SUPPLIED PASSAGE ::
--------------------

Monday, 7 November 2011

"The Beautiful Lie" - Dracoqueen22

Title: The Beautiful Lie
Author:
Dracoqueen22
About the Book: Fiction, Fanfiction, Slash, Romance, Psychological (I don't know what else to call it)
Warning: Gay sex?...
My rating: 9,5/10.
Fandom: Bleach

This is a gem of a story and no doubt about it. The first chapter was published on the 24th of April '09 and the last on the 3rd of November '11, spanning controversies and stronger spirits in between, while the author danced most wonderful pirouettes above and beyond her readers' expectations.

It's slow-paced and leisurely as far as the actual actions of the characters are concerned, but inside their psyches many, many, many things happen. And that, among other things, makes it impossibly exciting.

"When Ichigo comes home from classes that afternoon, there is a dead man sitting at his dining room table," says the first sentence. The dead man is Aizen Sousuke, presumed dead after the shinigami war that Ichigo had won for the shinigami. Now he's very much alive and kicking, but powerless. And he wants Ichigo to take his place and try to conquer the world. Meanwhile, Ichigo, scarred and tired after the war, has wrapped himself up in a lie: that of living a normal, ordinary life.

The story follows Ichigo as he finds himself pushed more and more towards just that course of events, Aizen who tags along, and Urahara Kisuke, who become fugitives. It shifts from POV to POV with grace, giving insights of the three's psyches: Ichigo at the middle, Aizen on the one side, hating Urahara, Urahara on the other side, hating Aizen. At times, interludes about other characters are written by a different hand than Draco's: Lady Azar, a very good writer herself, gives insights into others' lives.

--------------------

EXERCISE SET ::
**A.** Answer these from the fanfiction review:
(i) On what date was the first chapter published?
(ii) Who is the dead man sitting at Ichigo's dining room table?
(iii) Who writes the interludes about other characters?
**B.** Reproduce the fanfiction review between "It's slow-paced and" and "it impossibly exciting.", inclusive.

DATA SHOWN ::
--------------------

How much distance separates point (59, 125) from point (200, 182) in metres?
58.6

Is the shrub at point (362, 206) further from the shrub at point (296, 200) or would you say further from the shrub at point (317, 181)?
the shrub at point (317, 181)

--------------------

SOLUTIONS PER TASK ::
**A.**
(i) The 24th of April '09
(ii) Aizen Sousuke
(iii) Lady Azar

**B.**
It's slow-paced and leisurely as far as the actual actions of the characters are concerned, but inside their psyches many, many, many things happen. And that, among other things, makes it impossibly exciting.